### Task to carry out
Reproduce all of the material below verbatim, omitting the pictures.

[Records of scene-based questions]

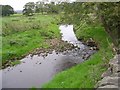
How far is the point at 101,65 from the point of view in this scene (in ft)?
82.6

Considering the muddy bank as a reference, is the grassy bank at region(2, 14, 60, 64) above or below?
above

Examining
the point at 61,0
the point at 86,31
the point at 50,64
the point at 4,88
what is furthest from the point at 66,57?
the point at 86,31

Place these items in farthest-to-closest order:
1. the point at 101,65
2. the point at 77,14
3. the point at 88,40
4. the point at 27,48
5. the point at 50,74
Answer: the point at 88,40 → the point at 27,48 → the point at 77,14 → the point at 50,74 → the point at 101,65

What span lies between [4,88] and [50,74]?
5781 mm

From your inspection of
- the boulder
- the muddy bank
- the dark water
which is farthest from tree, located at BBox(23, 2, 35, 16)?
the dark water

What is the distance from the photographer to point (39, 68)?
32062mm

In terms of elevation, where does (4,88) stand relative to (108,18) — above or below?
below

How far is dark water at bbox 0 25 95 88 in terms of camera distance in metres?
26.7

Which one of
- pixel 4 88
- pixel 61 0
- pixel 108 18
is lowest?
pixel 4 88

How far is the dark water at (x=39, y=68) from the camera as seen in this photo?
26725 mm

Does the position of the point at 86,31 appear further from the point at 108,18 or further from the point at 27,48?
the point at 108,18

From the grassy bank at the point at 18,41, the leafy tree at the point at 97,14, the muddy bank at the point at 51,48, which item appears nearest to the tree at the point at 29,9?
the grassy bank at the point at 18,41

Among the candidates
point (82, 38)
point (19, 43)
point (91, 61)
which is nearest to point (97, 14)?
point (91, 61)

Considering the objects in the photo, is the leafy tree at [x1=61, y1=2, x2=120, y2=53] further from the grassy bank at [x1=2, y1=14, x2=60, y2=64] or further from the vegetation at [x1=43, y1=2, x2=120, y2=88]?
the grassy bank at [x1=2, y1=14, x2=60, y2=64]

### Exercise output
How far is the point at 101,65 from the point of view in this scene (in ft)?
82.6

Considering the muddy bank as a reference, is the grassy bank at region(2, 14, 60, 64) above or below?
above

Examining
the point at 61,0
the point at 86,31
the point at 50,64
the point at 4,88
what is furthest from the point at 66,57?
the point at 86,31

Place these items in farthest-to-closest order:
1. the point at 101,65
2. the point at 77,14
3. the point at 88,40
4. the point at 27,48
5. the point at 50,74
Answer: the point at 88,40 → the point at 27,48 → the point at 77,14 → the point at 50,74 → the point at 101,65

What span lies between [4,88] and [50,74]?
5781 mm

From your inspection of
- the boulder
- the muddy bank
- the dark water
which is farthest from tree, located at BBox(23, 2, 35, 16)?
the dark water

What is the distance from the photographer to point (39, 68)?
32062mm

In terms of elevation, where does (4,88) stand relative to (108,18) — above or below?
below

How far is dark water at bbox 0 25 95 88 in terms of camera distance in metres?
26.7

Which one of
- pixel 4 88
- pixel 61 0
- pixel 108 18
is lowest?
pixel 4 88

How far is the dark water at (x=39, y=68) from the camera as seen in this photo?
26725 mm

Does the position of the point at 86,31 appear further from the point at 108,18 or further from the point at 27,48?
the point at 108,18

From the grassy bank at the point at 18,41, the leafy tree at the point at 97,14, the muddy bank at the point at 51,48, which item appears nearest to the tree at the point at 29,9?
the grassy bank at the point at 18,41

Among the candidates
point (82, 38)
point (19, 43)
point (91, 61)
which is nearest to point (97, 14)?
point (91, 61)

Considering the objects in the photo, is the leafy tree at [x1=61, y1=2, x2=120, y2=53] further from the grassy bank at [x1=2, y1=14, x2=60, y2=64] or further from the vegetation at [x1=43, y1=2, x2=120, y2=88]?
the grassy bank at [x1=2, y1=14, x2=60, y2=64]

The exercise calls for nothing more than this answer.